Am Nachmittag verlassen die Lilien das Gelände des SAFC. Lizardo begleitet sie auf die rund 25-minütige Fahrt in Richtung Norden. Der Zielort? Das „Victory Capital Performance Center“, auch als „The Rock“ bekannt und das hochmoderne Trainingszentrum der San Antonio Spurs. Es ist etwas Besonderes, die heiligen Hallen des 5-fachen NBA-Champions betreten zu dürfen. Ein Ort für tägliches Arbeiten auf Weltklasse-Niveau und gleichzeitig ein Ort der Begegnung zwischen vielen Abteilungen aus dem sportlichen Bereich der Spurs bis hin zu den Spielern des Vorzeigeteams.

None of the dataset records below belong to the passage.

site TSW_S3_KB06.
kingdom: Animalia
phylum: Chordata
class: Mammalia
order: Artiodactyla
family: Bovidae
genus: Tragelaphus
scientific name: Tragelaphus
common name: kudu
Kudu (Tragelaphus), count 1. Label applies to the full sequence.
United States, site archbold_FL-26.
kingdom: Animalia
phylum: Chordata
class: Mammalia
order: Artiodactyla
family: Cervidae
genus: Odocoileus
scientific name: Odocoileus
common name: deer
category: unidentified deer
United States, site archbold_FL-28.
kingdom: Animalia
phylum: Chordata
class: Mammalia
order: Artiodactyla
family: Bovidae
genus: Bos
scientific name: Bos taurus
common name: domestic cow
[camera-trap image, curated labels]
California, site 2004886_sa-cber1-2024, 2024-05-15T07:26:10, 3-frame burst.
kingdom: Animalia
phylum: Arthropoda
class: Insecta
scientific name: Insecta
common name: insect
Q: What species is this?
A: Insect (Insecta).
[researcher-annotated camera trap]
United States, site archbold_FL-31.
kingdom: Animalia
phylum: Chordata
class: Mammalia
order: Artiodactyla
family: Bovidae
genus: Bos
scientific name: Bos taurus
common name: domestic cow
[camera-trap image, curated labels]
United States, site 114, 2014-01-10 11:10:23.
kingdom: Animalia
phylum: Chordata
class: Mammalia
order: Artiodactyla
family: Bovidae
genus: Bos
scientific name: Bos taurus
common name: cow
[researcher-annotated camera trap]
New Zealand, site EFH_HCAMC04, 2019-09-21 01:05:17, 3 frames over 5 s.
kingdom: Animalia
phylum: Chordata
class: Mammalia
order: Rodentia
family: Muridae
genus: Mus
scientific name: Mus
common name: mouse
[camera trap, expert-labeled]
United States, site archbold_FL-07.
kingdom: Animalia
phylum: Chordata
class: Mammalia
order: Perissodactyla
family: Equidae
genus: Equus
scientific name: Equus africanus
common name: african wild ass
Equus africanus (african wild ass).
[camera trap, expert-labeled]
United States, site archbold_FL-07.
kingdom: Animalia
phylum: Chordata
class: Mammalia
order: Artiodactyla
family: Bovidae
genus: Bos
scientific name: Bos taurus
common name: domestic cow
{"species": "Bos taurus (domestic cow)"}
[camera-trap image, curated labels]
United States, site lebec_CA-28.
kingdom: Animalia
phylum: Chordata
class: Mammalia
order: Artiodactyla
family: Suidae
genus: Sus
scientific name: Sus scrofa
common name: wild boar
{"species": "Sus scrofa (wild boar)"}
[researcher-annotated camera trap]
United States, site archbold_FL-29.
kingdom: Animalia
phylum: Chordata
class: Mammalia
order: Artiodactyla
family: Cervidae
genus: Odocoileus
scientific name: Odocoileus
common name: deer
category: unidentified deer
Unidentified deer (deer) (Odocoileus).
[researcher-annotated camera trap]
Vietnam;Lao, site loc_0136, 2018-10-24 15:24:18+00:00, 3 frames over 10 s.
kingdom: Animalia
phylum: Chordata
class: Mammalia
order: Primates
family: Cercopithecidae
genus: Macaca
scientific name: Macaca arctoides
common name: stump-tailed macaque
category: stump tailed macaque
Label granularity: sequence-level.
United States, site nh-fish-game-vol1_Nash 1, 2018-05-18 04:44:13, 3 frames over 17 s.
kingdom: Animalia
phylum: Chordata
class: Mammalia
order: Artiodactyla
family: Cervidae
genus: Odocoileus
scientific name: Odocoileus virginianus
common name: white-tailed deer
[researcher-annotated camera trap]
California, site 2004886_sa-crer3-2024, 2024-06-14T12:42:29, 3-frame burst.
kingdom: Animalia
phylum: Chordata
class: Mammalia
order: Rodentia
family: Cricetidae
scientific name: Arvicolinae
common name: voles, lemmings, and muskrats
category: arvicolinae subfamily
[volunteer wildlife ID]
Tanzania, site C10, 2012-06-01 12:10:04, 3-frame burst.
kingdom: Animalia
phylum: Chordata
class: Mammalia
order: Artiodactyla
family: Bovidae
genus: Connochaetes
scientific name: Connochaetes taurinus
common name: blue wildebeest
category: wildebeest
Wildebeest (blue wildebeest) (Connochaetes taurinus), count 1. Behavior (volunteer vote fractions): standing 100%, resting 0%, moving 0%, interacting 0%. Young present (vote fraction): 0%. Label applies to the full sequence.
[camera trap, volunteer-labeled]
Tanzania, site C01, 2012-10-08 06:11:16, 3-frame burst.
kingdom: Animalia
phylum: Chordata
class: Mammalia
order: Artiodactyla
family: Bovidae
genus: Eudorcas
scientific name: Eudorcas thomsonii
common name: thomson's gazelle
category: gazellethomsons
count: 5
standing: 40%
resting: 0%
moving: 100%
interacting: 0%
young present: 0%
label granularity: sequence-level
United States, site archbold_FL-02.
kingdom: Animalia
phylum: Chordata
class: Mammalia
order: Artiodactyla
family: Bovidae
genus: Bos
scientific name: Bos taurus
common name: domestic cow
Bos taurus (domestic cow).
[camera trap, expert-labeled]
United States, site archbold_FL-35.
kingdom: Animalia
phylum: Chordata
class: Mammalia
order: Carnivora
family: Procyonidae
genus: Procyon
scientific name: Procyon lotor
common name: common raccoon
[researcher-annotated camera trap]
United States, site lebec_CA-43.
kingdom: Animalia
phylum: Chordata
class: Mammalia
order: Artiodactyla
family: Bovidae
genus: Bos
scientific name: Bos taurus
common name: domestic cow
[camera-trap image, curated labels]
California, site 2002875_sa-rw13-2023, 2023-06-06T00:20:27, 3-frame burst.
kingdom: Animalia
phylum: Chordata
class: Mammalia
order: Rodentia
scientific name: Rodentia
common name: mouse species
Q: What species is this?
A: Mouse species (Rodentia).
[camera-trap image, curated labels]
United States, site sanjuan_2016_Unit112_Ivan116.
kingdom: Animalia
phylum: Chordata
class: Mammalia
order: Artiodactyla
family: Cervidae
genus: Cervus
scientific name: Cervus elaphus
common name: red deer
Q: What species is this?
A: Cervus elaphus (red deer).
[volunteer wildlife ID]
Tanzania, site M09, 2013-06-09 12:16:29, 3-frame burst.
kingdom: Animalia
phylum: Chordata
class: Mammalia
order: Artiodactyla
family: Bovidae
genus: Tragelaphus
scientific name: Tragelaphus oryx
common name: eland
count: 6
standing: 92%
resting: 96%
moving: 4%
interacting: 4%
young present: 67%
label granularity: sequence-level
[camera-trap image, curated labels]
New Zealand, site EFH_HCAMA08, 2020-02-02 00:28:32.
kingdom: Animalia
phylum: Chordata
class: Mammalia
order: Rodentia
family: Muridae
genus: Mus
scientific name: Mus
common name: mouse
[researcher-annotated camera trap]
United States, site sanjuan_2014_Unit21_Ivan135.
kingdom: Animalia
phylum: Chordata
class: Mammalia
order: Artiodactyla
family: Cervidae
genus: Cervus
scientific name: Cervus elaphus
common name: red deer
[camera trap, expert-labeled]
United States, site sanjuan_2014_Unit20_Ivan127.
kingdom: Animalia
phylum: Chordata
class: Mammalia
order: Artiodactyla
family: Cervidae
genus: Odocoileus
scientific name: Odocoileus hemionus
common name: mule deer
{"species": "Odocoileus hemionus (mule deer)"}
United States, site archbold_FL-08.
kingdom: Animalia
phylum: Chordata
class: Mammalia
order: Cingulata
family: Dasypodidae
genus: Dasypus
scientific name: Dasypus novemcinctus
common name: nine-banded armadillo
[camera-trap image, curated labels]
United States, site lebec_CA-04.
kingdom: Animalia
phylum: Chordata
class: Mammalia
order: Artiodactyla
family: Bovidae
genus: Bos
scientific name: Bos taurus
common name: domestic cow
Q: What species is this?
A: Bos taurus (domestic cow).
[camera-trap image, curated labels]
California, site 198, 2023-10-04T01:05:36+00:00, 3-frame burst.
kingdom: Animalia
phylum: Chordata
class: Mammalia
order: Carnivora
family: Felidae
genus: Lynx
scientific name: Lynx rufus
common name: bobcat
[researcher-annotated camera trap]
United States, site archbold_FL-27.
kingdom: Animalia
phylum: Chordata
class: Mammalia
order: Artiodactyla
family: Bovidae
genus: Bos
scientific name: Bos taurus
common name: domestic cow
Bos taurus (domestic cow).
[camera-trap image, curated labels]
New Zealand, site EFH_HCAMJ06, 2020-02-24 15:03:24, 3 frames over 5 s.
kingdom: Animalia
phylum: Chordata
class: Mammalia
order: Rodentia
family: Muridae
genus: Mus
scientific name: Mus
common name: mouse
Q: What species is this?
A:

In den beeindruckenden Räumlichkeiten bekommt die Lilien-Delegation verschiedene Einblicke. Welche Rolle spielen Daten und KI? Wie spezifisch bereitet sich das Team bei insgesamt 82 Spielen auf den jeweiligen Gegner vor? Welches Athleten-Management-System nutzen die Spurs? Es sind Themen, die auch den SV 98 stets beschäftigen und es ist spannend zu sehen, dass sich viele Überlegungen und Ideen ähneln. Wobei die Spurs bei der Umsetzung, Weiterentwicklung und Finanzierung selbstverständlich ganz andere Möglichkeiten besitzen. Zur Einordung: Die Baukosten für „The Rock“ betrugen 500 Millionen Dollar. Dieser Mittwoch bildet die Facetten der SS&E ab. Und verdeutlicht gleichzeitig: Ob deutscher Zweitligist, USL-Team oder Spitzenteam der NBA. In dieser Partnerschaft werden die gleichen Werte gelebt.